Морриган:
Любовь — это слабость. Любовь — это рак, который разрастается внутри человека и принуждает его делать глупости. Любовь — это смерть. Любовь, о которой ты мечтаешь — это то, что для человека важней всего, важней даже самой жизни. Мне такая любовь не ведома. Мне ведома страсть. Уважение равных. Нечто куда более ценное.
Морриган:
Любовь — это плод, который портится, не успев созреть, кислый плод лишь со смутным намёком на прежнюю сладость.
Лелиана, Морриган:
— Тогда мне непонятно, почему он покинул свои творения. По-моему, это чудовищная безответственность.
— Он покинул нас, потому что мы захотели идти собственным путём, пускай даже самим себе во вред, а он не в силах был взирать на это.
— Но откуда тебе это знать? У него самого ведь не спросишь. Быть может, он просто ушёл к новому творению, а старое бросил как удручающую ошибку, о которой лучше забыть.
— Мне не нужно это знать, потому что у меня есть вера. Я верю в него и чувствую его надежду и любовь.

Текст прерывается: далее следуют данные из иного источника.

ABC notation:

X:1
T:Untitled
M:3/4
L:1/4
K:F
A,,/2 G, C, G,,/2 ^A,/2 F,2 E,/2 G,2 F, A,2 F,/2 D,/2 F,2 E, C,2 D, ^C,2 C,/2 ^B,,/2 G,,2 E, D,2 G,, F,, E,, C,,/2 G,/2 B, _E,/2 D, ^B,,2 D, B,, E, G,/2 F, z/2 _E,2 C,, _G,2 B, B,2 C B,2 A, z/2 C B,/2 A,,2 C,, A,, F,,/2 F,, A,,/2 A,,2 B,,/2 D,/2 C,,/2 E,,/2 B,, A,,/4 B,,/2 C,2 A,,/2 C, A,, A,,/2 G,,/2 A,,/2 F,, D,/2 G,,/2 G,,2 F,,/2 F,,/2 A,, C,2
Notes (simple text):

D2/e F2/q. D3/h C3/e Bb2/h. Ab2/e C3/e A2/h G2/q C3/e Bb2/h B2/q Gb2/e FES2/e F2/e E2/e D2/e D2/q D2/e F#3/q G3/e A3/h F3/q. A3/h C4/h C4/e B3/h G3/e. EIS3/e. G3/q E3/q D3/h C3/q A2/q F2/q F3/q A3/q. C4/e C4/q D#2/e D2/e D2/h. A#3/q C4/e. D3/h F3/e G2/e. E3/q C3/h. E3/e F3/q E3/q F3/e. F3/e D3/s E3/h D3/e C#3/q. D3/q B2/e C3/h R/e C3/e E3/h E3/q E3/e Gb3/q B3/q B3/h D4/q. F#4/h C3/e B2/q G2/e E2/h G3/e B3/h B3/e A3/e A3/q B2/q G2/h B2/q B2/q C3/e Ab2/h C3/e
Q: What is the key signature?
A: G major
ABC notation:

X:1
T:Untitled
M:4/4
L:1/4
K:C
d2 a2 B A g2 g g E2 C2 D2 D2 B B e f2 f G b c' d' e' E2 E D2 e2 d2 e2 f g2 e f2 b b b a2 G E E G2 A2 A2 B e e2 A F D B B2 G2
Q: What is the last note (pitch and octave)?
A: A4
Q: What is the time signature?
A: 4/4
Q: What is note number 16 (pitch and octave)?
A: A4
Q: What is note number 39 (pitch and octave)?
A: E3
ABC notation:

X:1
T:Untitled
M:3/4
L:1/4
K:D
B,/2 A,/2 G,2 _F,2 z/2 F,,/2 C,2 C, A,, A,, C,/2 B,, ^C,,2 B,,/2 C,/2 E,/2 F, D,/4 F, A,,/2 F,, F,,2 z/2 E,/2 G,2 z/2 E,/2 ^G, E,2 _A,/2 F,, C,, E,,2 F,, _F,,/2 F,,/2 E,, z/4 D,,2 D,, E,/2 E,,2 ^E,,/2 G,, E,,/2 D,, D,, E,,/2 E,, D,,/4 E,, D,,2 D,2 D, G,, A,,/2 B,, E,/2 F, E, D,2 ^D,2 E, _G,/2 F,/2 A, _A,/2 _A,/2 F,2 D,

— Вера. Как быстро те, кто не может ответить на вопрос, вспоминают это слово.
Морриган, Лелиана:
— Стало быть, всё это лишь игра случая? И то, что мы все оказались здесь — одно только счастливое совпадение?
— Бесполезно и пытаться поставить порядок выше хаоса. Природа по самой своей натуре хаотична.
Морриган, Лелиана:
— Морриган, мне бы хотелось узнать… веришь ли ты в Создателя?
— Конечно, нет. Мне не свойственен примитивный страх перед луной, а потому не приходится верить в сказки, чтобы спать по ночам.
Морриган, Алистер:
— Говорят, когда-то в Ферелдене был король, который так пускал слюнки при мысли о своей обожаемой особе, что при нем постоянно находился особый слуга — утирал его величеству подбородок.
— Ты все это выдумала.
— Вовсе нет. Короли древности были бы рады, что их потомок недалеко ушел от своих благородных корней.
Алистер, Морриган:
— Зарумянился я от страха, что ты высосешь из меня всю кровь после того, как покончишь с ним.
— Алистер, если б мне захотелось что-то у тебя пососать, ты узнал бы об этом первым.
Морриган:
Любовь и красота уходят. Смысла нет в них. Во власти же он есть.